Entering his third year, and after watching his 2010 draft mates such as Terrence Cody, Ed Dickson, Dennis Pitta and Arthur Jones make contributions, Harewood hadn't played a regular-season game.
He relied on a drive instilled in him from his childhood to get through the frustrating times. Harewood's mom always told him he could be whatever he wanted to be. When she died when he was 10 years old, that's the lesson Harewood took with him.
He got a huge tattoo across his chest that reads, "Victory belongs to the most persevering."
"As I got older, perseverance was just a word that stuck with me," Harewood said.
He came to the Ravens training facility nearly every day at 7 a.m. during the offseason, working his ankle back into shape and still trying to learn the game. Center Matt Birk remembered constantly seeing him walking out of the training room, then weight room with his shirt drenched in sweat.
"Ramon is one persistent guy. He's very determined, very tough-minded," said Birk, a Harvard graduate who likes to intellectually spar with Harewood.

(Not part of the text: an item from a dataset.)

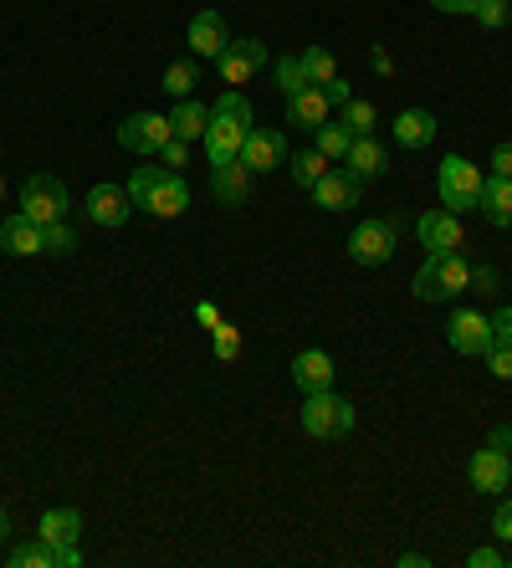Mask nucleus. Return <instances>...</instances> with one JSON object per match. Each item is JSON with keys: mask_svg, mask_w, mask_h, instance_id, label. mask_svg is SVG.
<instances>
[{"mask_svg": "<svg viewBox=\"0 0 512 568\" xmlns=\"http://www.w3.org/2000/svg\"><path fill=\"white\" fill-rule=\"evenodd\" d=\"M184 41H190V52L195 57H221L225 41H231V31H225V16L221 11H200L195 21H190V31H184Z\"/></svg>", "mask_w": 512, "mask_h": 568, "instance_id": "f3484780", "label": "nucleus"}, {"mask_svg": "<svg viewBox=\"0 0 512 568\" xmlns=\"http://www.w3.org/2000/svg\"><path fill=\"white\" fill-rule=\"evenodd\" d=\"M247 185H251V170L241 164V159H225V164H211V195L221 200V205H247Z\"/></svg>", "mask_w": 512, "mask_h": 568, "instance_id": "6ab92c4d", "label": "nucleus"}, {"mask_svg": "<svg viewBox=\"0 0 512 568\" xmlns=\"http://www.w3.org/2000/svg\"><path fill=\"white\" fill-rule=\"evenodd\" d=\"M41 252H52V256H72V252H78V231L67 225V215H62V221H52V225H41Z\"/></svg>", "mask_w": 512, "mask_h": 568, "instance_id": "2f4dec72", "label": "nucleus"}, {"mask_svg": "<svg viewBox=\"0 0 512 568\" xmlns=\"http://www.w3.org/2000/svg\"><path fill=\"white\" fill-rule=\"evenodd\" d=\"M466 481H472V491H486V497H502L512 481V462H508V450L498 446H482L466 462Z\"/></svg>", "mask_w": 512, "mask_h": 568, "instance_id": "9b49d317", "label": "nucleus"}, {"mask_svg": "<svg viewBox=\"0 0 512 568\" xmlns=\"http://www.w3.org/2000/svg\"><path fill=\"white\" fill-rule=\"evenodd\" d=\"M237 159L247 164L251 174H272L277 164H288V133L282 129H251Z\"/></svg>", "mask_w": 512, "mask_h": 568, "instance_id": "1a4fd4ad", "label": "nucleus"}, {"mask_svg": "<svg viewBox=\"0 0 512 568\" xmlns=\"http://www.w3.org/2000/svg\"><path fill=\"white\" fill-rule=\"evenodd\" d=\"M435 195H441V205H446L451 215L476 211V200H482V170H476L466 154L441 159V174H435Z\"/></svg>", "mask_w": 512, "mask_h": 568, "instance_id": "20e7f679", "label": "nucleus"}, {"mask_svg": "<svg viewBox=\"0 0 512 568\" xmlns=\"http://www.w3.org/2000/svg\"><path fill=\"white\" fill-rule=\"evenodd\" d=\"M0 200H6V180H0Z\"/></svg>", "mask_w": 512, "mask_h": 568, "instance_id": "3c124183", "label": "nucleus"}, {"mask_svg": "<svg viewBox=\"0 0 512 568\" xmlns=\"http://www.w3.org/2000/svg\"><path fill=\"white\" fill-rule=\"evenodd\" d=\"M57 568H82L78 542H67V548H57Z\"/></svg>", "mask_w": 512, "mask_h": 568, "instance_id": "49530a36", "label": "nucleus"}, {"mask_svg": "<svg viewBox=\"0 0 512 568\" xmlns=\"http://www.w3.org/2000/svg\"><path fill=\"white\" fill-rule=\"evenodd\" d=\"M486 446H498V450H512V425H498V430H492V440H486Z\"/></svg>", "mask_w": 512, "mask_h": 568, "instance_id": "09e8293b", "label": "nucleus"}, {"mask_svg": "<svg viewBox=\"0 0 512 568\" xmlns=\"http://www.w3.org/2000/svg\"><path fill=\"white\" fill-rule=\"evenodd\" d=\"M318 93H323V98H329V103H349V98H354V93H349V82H343V78H333V82H323V88H318Z\"/></svg>", "mask_w": 512, "mask_h": 568, "instance_id": "ea45409f", "label": "nucleus"}, {"mask_svg": "<svg viewBox=\"0 0 512 568\" xmlns=\"http://www.w3.org/2000/svg\"><path fill=\"white\" fill-rule=\"evenodd\" d=\"M410 287H415L421 303H446V297H461V292L472 287V266H466L461 252H425Z\"/></svg>", "mask_w": 512, "mask_h": 568, "instance_id": "7ed1b4c3", "label": "nucleus"}, {"mask_svg": "<svg viewBox=\"0 0 512 568\" xmlns=\"http://www.w3.org/2000/svg\"><path fill=\"white\" fill-rule=\"evenodd\" d=\"M446 338H451V348H456L461 358L486 354V348H492V317L476 313V307H461V313L446 323Z\"/></svg>", "mask_w": 512, "mask_h": 568, "instance_id": "f8f14e48", "label": "nucleus"}, {"mask_svg": "<svg viewBox=\"0 0 512 568\" xmlns=\"http://www.w3.org/2000/svg\"><path fill=\"white\" fill-rule=\"evenodd\" d=\"M349 256L359 266H384L394 256V225L390 221H359L349 236Z\"/></svg>", "mask_w": 512, "mask_h": 568, "instance_id": "9d476101", "label": "nucleus"}, {"mask_svg": "<svg viewBox=\"0 0 512 568\" xmlns=\"http://www.w3.org/2000/svg\"><path fill=\"white\" fill-rule=\"evenodd\" d=\"M184 159H190V144H184V139H170V144L159 149V164H170V170H180Z\"/></svg>", "mask_w": 512, "mask_h": 568, "instance_id": "e433bc0d", "label": "nucleus"}, {"mask_svg": "<svg viewBox=\"0 0 512 568\" xmlns=\"http://www.w3.org/2000/svg\"><path fill=\"white\" fill-rule=\"evenodd\" d=\"M472 292H498V272L492 266H472Z\"/></svg>", "mask_w": 512, "mask_h": 568, "instance_id": "79ce46f5", "label": "nucleus"}, {"mask_svg": "<svg viewBox=\"0 0 512 568\" xmlns=\"http://www.w3.org/2000/svg\"><path fill=\"white\" fill-rule=\"evenodd\" d=\"M329 108H333V103L318 93V88H302V93L288 98V123H298V129L318 133L323 123H329Z\"/></svg>", "mask_w": 512, "mask_h": 568, "instance_id": "412c9836", "label": "nucleus"}, {"mask_svg": "<svg viewBox=\"0 0 512 568\" xmlns=\"http://www.w3.org/2000/svg\"><path fill=\"white\" fill-rule=\"evenodd\" d=\"M343 164H349V174H354L359 185H364V180H384V174H390V149L369 133V139H354V149H349Z\"/></svg>", "mask_w": 512, "mask_h": 568, "instance_id": "a211bd4d", "label": "nucleus"}, {"mask_svg": "<svg viewBox=\"0 0 512 568\" xmlns=\"http://www.w3.org/2000/svg\"><path fill=\"white\" fill-rule=\"evenodd\" d=\"M486 369H492V379L512 384V338H492V348H486Z\"/></svg>", "mask_w": 512, "mask_h": 568, "instance_id": "72a5a7b5", "label": "nucleus"}, {"mask_svg": "<svg viewBox=\"0 0 512 568\" xmlns=\"http://www.w3.org/2000/svg\"><path fill=\"white\" fill-rule=\"evenodd\" d=\"M11 568H57V548L47 538L16 542V548H11Z\"/></svg>", "mask_w": 512, "mask_h": 568, "instance_id": "bb28decb", "label": "nucleus"}, {"mask_svg": "<svg viewBox=\"0 0 512 568\" xmlns=\"http://www.w3.org/2000/svg\"><path fill=\"white\" fill-rule=\"evenodd\" d=\"M431 6L435 11H446V16H472L482 0H431Z\"/></svg>", "mask_w": 512, "mask_h": 568, "instance_id": "a19ab883", "label": "nucleus"}, {"mask_svg": "<svg viewBox=\"0 0 512 568\" xmlns=\"http://www.w3.org/2000/svg\"><path fill=\"white\" fill-rule=\"evenodd\" d=\"M195 323H205V328H215V323H221V313H215V303H195Z\"/></svg>", "mask_w": 512, "mask_h": 568, "instance_id": "de8ad7c7", "label": "nucleus"}, {"mask_svg": "<svg viewBox=\"0 0 512 568\" xmlns=\"http://www.w3.org/2000/svg\"><path fill=\"white\" fill-rule=\"evenodd\" d=\"M211 338H215V358H221V364H237L241 358V333L231 328V323H215Z\"/></svg>", "mask_w": 512, "mask_h": 568, "instance_id": "c9c22d12", "label": "nucleus"}, {"mask_svg": "<svg viewBox=\"0 0 512 568\" xmlns=\"http://www.w3.org/2000/svg\"><path fill=\"white\" fill-rule=\"evenodd\" d=\"M492 338H512V307H498V313H492Z\"/></svg>", "mask_w": 512, "mask_h": 568, "instance_id": "c03bdc74", "label": "nucleus"}, {"mask_svg": "<svg viewBox=\"0 0 512 568\" xmlns=\"http://www.w3.org/2000/svg\"><path fill=\"white\" fill-rule=\"evenodd\" d=\"M82 211H88L92 225H108V231H119V225L133 215V200H129V190H123V185H92V190H88V205H82Z\"/></svg>", "mask_w": 512, "mask_h": 568, "instance_id": "4468645a", "label": "nucleus"}, {"mask_svg": "<svg viewBox=\"0 0 512 568\" xmlns=\"http://www.w3.org/2000/svg\"><path fill=\"white\" fill-rule=\"evenodd\" d=\"M492 174H502V180H512V139H502V144L492 149Z\"/></svg>", "mask_w": 512, "mask_h": 568, "instance_id": "4c0bfd02", "label": "nucleus"}, {"mask_svg": "<svg viewBox=\"0 0 512 568\" xmlns=\"http://www.w3.org/2000/svg\"><path fill=\"white\" fill-rule=\"evenodd\" d=\"M435 139V119L425 108H405L400 119H394V144L400 149H425Z\"/></svg>", "mask_w": 512, "mask_h": 568, "instance_id": "b1692460", "label": "nucleus"}, {"mask_svg": "<svg viewBox=\"0 0 512 568\" xmlns=\"http://www.w3.org/2000/svg\"><path fill=\"white\" fill-rule=\"evenodd\" d=\"M508 231H512V225H508Z\"/></svg>", "mask_w": 512, "mask_h": 568, "instance_id": "603ef678", "label": "nucleus"}, {"mask_svg": "<svg viewBox=\"0 0 512 568\" xmlns=\"http://www.w3.org/2000/svg\"><path fill=\"white\" fill-rule=\"evenodd\" d=\"M369 67H374L380 78H394V57L384 52V47H374V52H369Z\"/></svg>", "mask_w": 512, "mask_h": 568, "instance_id": "37998d69", "label": "nucleus"}, {"mask_svg": "<svg viewBox=\"0 0 512 568\" xmlns=\"http://www.w3.org/2000/svg\"><path fill=\"white\" fill-rule=\"evenodd\" d=\"M308 195H313L318 211H354L359 205V180L349 170H329Z\"/></svg>", "mask_w": 512, "mask_h": 568, "instance_id": "dca6fc26", "label": "nucleus"}, {"mask_svg": "<svg viewBox=\"0 0 512 568\" xmlns=\"http://www.w3.org/2000/svg\"><path fill=\"white\" fill-rule=\"evenodd\" d=\"M37 538H47L52 548H67V542H78V538H82V513H78V507H52V513H41Z\"/></svg>", "mask_w": 512, "mask_h": 568, "instance_id": "4be33fe9", "label": "nucleus"}, {"mask_svg": "<svg viewBox=\"0 0 512 568\" xmlns=\"http://www.w3.org/2000/svg\"><path fill=\"white\" fill-rule=\"evenodd\" d=\"M267 67V47L257 37L247 41H225V52L215 57V72H221V82H231V88H241V82H251L257 72Z\"/></svg>", "mask_w": 512, "mask_h": 568, "instance_id": "6e6552de", "label": "nucleus"}, {"mask_svg": "<svg viewBox=\"0 0 512 568\" xmlns=\"http://www.w3.org/2000/svg\"><path fill=\"white\" fill-rule=\"evenodd\" d=\"M415 231H421V246H425V252H461V246H466L461 215H451L446 205H435V211H425L421 221H415Z\"/></svg>", "mask_w": 512, "mask_h": 568, "instance_id": "ddd939ff", "label": "nucleus"}, {"mask_svg": "<svg viewBox=\"0 0 512 568\" xmlns=\"http://www.w3.org/2000/svg\"><path fill=\"white\" fill-rule=\"evenodd\" d=\"M170 139H174V129L164 113H129V119L119 123V144L129 149V154H159Z\"/></svg>", "mask_w": 512, "mask_h": 568, "instance_id": "0eeeda50", "label": "nucleus"}, {"mask_svg": "<svg viewBox=\"0 0 512 568\" xmlns=\"http://www.w3.org/2000/svg\"><path fill=\"white\" fill-rule=\"evenodd\" d=\"M302 72H308V82H313V88H323V82L339 78V62H333L329 47H308V52H302Z\"/></svg>", "mask_w": 512, "mask_h": 568, "instance_id": "c85d7f7f", "label": "nucleus"}, {"mask_svg": "<svg viewBox=\"0 0 512 568\" xmlns=\"http://www.w3.org/2000/svg\"><path fill=\"white\" fill-rule=\"evenodd\" d=\"M333 379H339V369H333V358L323 348H302L292 358V384L302 395H323V389H333Z\"/></svg>", "mask_w": 512, "mask_h": 568, "instance_id": "2eb2a0df", "label": "nucleus"}, {"mask_svg": "<svg viewBox=\"0 0 512 568\" xmlns=\"http://www.w3.org/2000/svg\"><path fill=\"white\" fill-rule=\"evenodd\" d=\"M466 564H472V568H498L502 564V548H476Z\"/></svg>", "mask_w": 512, "mask_h": 568, "instance_id": "a18cd8bd", "label": "nucleus"}, {"mask_svg": "<svg viewBox=\"0 0 512 568\" xmlns=\"http://www.w3.org/2000/svg\"><path fill=\"white\" fill-rule=\"evenodd\" d=\"M492 532H498L502 542H512V497L498 507V517H492Z\"/></svg>", "mask_w": 512, "mask_h": 568, "instance_id": "58836bf2", "label": "nucleus"}, {"mask_svg": "<svg viewBox=\"0 0 512 568\" xmlns=\"http://www.w3.org/2000/svg\"><path fill=\"white\" fill-rule=\"evenodd\" d=\"M67 205H72V200H67V185L57 174H31L27 185H21V211H27L37 225L62 221Z\"/></svg>", "mask_w": 512, "mask_h": 568, "instance_id": "423d86ee", "label": "nucleus"}, {"mask_svg": "<svg viewBox=\"0 0 512 568\" xmlns=\"http://www.w3.org/2000/svg\"><path fill=\"white\" fill-rule=\"evenodd\" d=\"M298 420L313 440H333V436H349V430H354V405H349L343 395H333V389H323V395L302 399Z\"/></svg>", "mask_w": 512, "mask_h": 568, "instance_id": "39448f33", "label": "nucleus"}, {"mask_svg": "<svg viewBox=\"0 0 512 568\" xmlns=\"http://www.w3.org/2000/svg\"><path fill=\"white\" fill-rule=\"evenodd\" d=\"M472 21H476V27H486V31H502L512 21V6H508V0H482V6L472 11Z\"/></svg>", "mask_w": 512, "mask_h": 568, "instance_id": "f704fd0d", "label": "nucleus"}, {"mask_svg": "<svg viewBox=\"0 0 512 568\" xmlns=\"http://www.w3.org/2000/svg\"><path fill=\"white\" fill-rule=\"evenodd\" d=\"M205 123H211V103H195V98H180V103H174V113H170L174 139L195 144V139H205Z\"/></svg>", "mask_w": 512, "mask_h": 568, "instance_id": "5701e85b", "label": "nucleus"}, {"mask_svg": "<svg viewBox=\"0 0 512 568\" xmlns=\"http://www.w3.org/2000/svg\"><path fill=\"white\" fill-rule=\"evenodd\" d=\"M0 252H11V256H41V225L31 221L27 211L6 215V225H0Z\"/></svg>", "mask_w": 512, "mask_h": 568, "instance_id": "aec40b11", "label": "nucleus"}, {"mask_svg": "<svg viewBox=\"0 0 512 568\" xmlns=\"http://www.w3.org/2000/svg\"><path fill=\"white\" fill-rule=\"evenodd\" d=\"M313 139H318L313 149H323L329 159H349V149H354V133L343 129V123H323V129H318Z\"/></svg>", "mask_w": 512, "mask_h": 568, "instance_id": "473e14b6", "label": "nucleus"}, {"mask_svg": "<svg viewBox=\"0 0 512 568\" xmlns=\"http://www.w3.org/2000/svg\"><path fill=\"white\" fill-rule=\"evenodd\" d=\"M11 538V513H6V507H0V542Z\"/></svg>", "mask_w": 512, "mask_h": 568, "instance_id": "8fccbe9b", "label": "nucleus"}, {"mask_svg": "<svg viewBox=\"0 0 512 568\" xmlns=\"http://www.w3.org/2000/svg\"><path fill=\"white\" fill-rule=\"evenodd\" d=\"M476 211H482L492 225H512V180H502V174L482 180V200H476Z\"/></svg>", "mask_w": 512, "mask_h": 568, "instance_id": "393cba45", "label": "nucleus"}, {"mask_svg": "<svg viewBox=\"0 0 512 568\" xmlns=\"http://www.w3.org/2000/svg\"><path fill=\"white\" fill-rule=\"evenodd\" d=\"M339 123L354 133V139H369V133H374V103H364V98H349V103L339 108Z\"/></svg>", "mask_w": 512, "mask_h": 568, "instance_id": "cd10ccee", "label": "nucleus"}, {"mask_svg": "<svg viewBox=\"0 0 512 568\" xmlns=\"http://www.w3.org/2000/svg\"><path fill=\"white\" fill-rule=\"evenodd\" d=\"M272 78H277V88H282V98L302 93V88H313V82H308V72H302V57H277Z\"/></svg>", "mask_w": 512, "mask_h": 568, "instance_id": "c756f323", "label": "nucleus"}, {"mask_svg": "<svg viewBox=\"0 0 512 568\" xmlns=\"http://www.w3.org/2000/svg\"><path fill=\"white\" fill-rule=\"evenodd\" d=\"M251 129H257V113H251V103H247V93H241V88H231V93L215 98V103H211V123H205V154H211V164L237 159Z\"/></svg>", "mask_w": 512, "mask_h": 568, "instance_id": "f03ea898", "label": "nucleus"}, {"mask_svg": "<svg viewBox=\"0 0 512 568\" xmlns=\"http://www.w3.org/2000/svg\"><path fill=\"white\" fill-rule=\"evenodd\" d=\"M288 170H292V180H298V190H313L318 180L333 170V159L323 154V149H298V159H288Z\"/></svg>", "mask_w": 512, "mask_h": 568, "instance_id": "a878e982", "label": "nucleus"}, {"mask_svg": "<svg viewBox=\"0 0 512 568\" xmlns=\"http://www.w3.org/2000/svg\"><path fill=\"white\" fill-rule=\"evenodd\" d=\"M123 190H129V200L139 205V211L159 215V221L190 211V185H184V174L170 170V164H139Z\"/></svg>", "mask_w": 512, "mask_h": 568, "instance_id": "f257e3e1", "label": "nucleus"}, {"mask_svg": "<svg viewBox=\"0 0 512 568\" xmlns=\"http://www.w3.org/2000/svg\"><path fill=\"white\" fill-rule=\"evenodd\" d=\"M195 82H200V67L195 62H170L159 88H164L170 98H190V93H195Z\"/></svg>", "mask_w": 512, "mask_h": 568, "instance_id": "7c9ffc66", "label": "nucleus"}]
</instances>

"I've been injured before. Mentally, it wears on you. Ramon came back this year with a great attitude and worked extremely hard during training camp as a young, unproven player. He had to work harder than everybody else. Coaches tested him, players tested him. He answered every challenge."
Still, Harewood didn't know whether he had earned a roster spot. He felt he was on the bubble, and spent cut day sweating it out.
Harewood's argument (against himself) was that he was a sixth-round pick, was on injured reserve for two years and was competing with plenty of other talent in second-round pick Kelechi Osemele, veteran Bobbie Williams and Jah Reid.
"It would only be natural [to cut me]," Harewood said.
But the Ravens valued Harewood's size, his long arms and ability to slide inside to guard, a position he played in a game for the first time in his life in Baltimore's final preseason game in St. Louis.
The Ravens liked him so much that they opted to go with Harewood over free-agent signing Williams, who had started every game he played in since 2003.
On Monday Night Football against Cincinnati,* *Harewood heard his name called by the P.A. announcer as he ran onto the field with fire rising around him. In his third year in the league, he was about to play in his first game – as a starter.
"I really can't explain it right now," Harewood said after the game, in which he surrendered just one quarterback pressure.
"I want to say phenomenal, but that doesn't even sum it up to be honest with you. The last [few] years have been so hard; to be able to run out of that tunnel tonight was an amazing feeling."